By Sheikh Qayoom,
Jammu/Srinagar : It’s been a fairly turbulent year in the state, both security-wise and politically. It saw more violence compared to last year, even though the security forces killed many militants, including some top commanders of militant outfits.
There were 587 incidents of violence during 2018 compared to 329 last year. Official figures say 240 militants were killed during the year against 200 last year.
Casualties among civilians and the security forces have also been comparatively higher. Thirty-seven civilians and 86 security men were killed in 2018 against 36 civilians and 74 security personnel killed last year.
Permanent peace eluded the state in 2018 as it has during more than 30-years of strife.
According to senior intelligence officers, there are still around 240 militants, including foreigners, who are active in the state.
“The number keeps on varying depending upon infiltration of new militants from across the line of control (LoC) and recruitment of local youth into militant ranks”, said a senior intelligence officer.
Summing up the security scenario, Lieutenant General A.K. Bhatt, who commands the Srinagar-headquartered 15 corps of the Indian Army and is the senior-most army officer in the Valley, said: “The security forces have a limited role in controlling the ground situation in the state. The final solution has to be political.”
On the political front, there was a dramatic turn in June when the right-wing Bharatiya Janata Party (BJP) suddenly announced in New Delhi that it was withdrawing from the ruling coalition in the state, headed by the Peoples Democratic Party.
The announcement was not unexpected as the two ideologically opposed parties were ruling the state for four years through an uneasy arrangement that appeared brittle from day one since the late Mufti Muhammad Sayeed announced it in 2015.
With the withdrawal of BJP support, the Mehbooba Mufti-led coalition fell and Governor N.N.Vohra dismissed the government, even though the state assembly was kept in suspended animation for any future alliance to stake claim to power.
Vohra was subsequently replaced by Satya Pal Malik who became the first politician to be made the state governor. As compared to his predecessor, Malik chose to speak to media as often as he could to put forth his view point, sometimes to the embarrassment of both New Delhi and Malik himself.
The fist thing the new governor did was to announce local urban bodies and panchayat elections in the state. Both these democratic processes were concluded peacefully throughout the state and their conduct is considered a feather in the administration’s cap as the elected government had been shying away from conducting the elections.
With the imposition of governor’s rule, the PDP started suffering desertions as some of its dissident legislators launched an open rebellion against the party leadership. In the forefront of the dissidents was senior Shia leader and former state minister Imran Ansari who finally joined the Peoples Conference (PC) headed by Sajad Lone, himself a former minister in the PDP-BJP coalition government.
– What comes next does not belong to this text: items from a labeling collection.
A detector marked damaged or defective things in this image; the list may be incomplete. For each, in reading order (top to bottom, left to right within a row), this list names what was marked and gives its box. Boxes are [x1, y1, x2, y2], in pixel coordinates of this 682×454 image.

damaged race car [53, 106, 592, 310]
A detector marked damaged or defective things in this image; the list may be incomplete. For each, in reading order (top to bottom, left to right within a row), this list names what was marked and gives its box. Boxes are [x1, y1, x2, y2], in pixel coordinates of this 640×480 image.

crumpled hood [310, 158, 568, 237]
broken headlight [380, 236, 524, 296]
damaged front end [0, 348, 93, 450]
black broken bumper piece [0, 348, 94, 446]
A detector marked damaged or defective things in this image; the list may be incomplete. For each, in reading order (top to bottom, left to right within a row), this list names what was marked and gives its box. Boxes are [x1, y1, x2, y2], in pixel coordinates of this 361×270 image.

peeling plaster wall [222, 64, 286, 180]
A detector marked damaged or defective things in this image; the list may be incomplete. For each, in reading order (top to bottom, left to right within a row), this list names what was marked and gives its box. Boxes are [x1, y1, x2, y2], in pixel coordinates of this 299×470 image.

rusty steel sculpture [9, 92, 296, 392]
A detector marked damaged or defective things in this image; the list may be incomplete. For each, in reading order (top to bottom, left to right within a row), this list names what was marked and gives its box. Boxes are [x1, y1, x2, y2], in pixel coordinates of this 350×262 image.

Sajad’s PC started emerging as the possible Third Front that could, in future, pose a challenge to both the PDP and the regional National Conference (NC) headed by Farooq Abdullah.
Ever since the elected government fell, rumours started doing the rounds in the state that dissidents in the PDP, the NC and even the Congress party were waiting in wings to join the Third Front. The visit of BJP general secretary Ram Madhav to the state and his meetings with Sajad Lone and dissidents kept fuelling these rumours even when Madhav said there was no immediate move to form a government in the state.
The fear of their flock being poached pushed the arch rivals, the NC and the PDP, come close to each other. In a surprise move, Altaf Bukhari, senior PDP leader and former minister emerged as the contender for the Chief Minister’s post with outside support by the NC. With the NC’s 15 and the PDP’s 29 seats, the two parties hold a simple majority in the 87-member state assembly.
The NC and the PDP said they had decided to sink their differences to protect the special status of the state as article 35-A and other constitutional provisions were being challenged to dilute this.
There were also reports that the Congress was in the loop to shoot down horse-trading in the state. The PDP president, Mehbooba Mufti, sent a fax to the Raj Bhawan seeking an appointment with the Governor to stake claim to power. The fax was never received as the Governor said later the fax operator at the Raj Bhawan was off duty due to a holiday.
Amid claims and counter-claims, Governor Malik, in a dramatic move, dissolved the state assembly on November 21, justifying this by saying that he wanted to “prevent horse-trading”.
The possibility of any dialogue between the centre and the separatist leadership remained a distant possibility during the year. In all likelihood, this will have to wait till a new government takes office at the centre after the 2019 general elections in the country.
Elections to the state assembly are also likely to be held simultaneously with the 2019 Lok Sabha elections around April-May next year.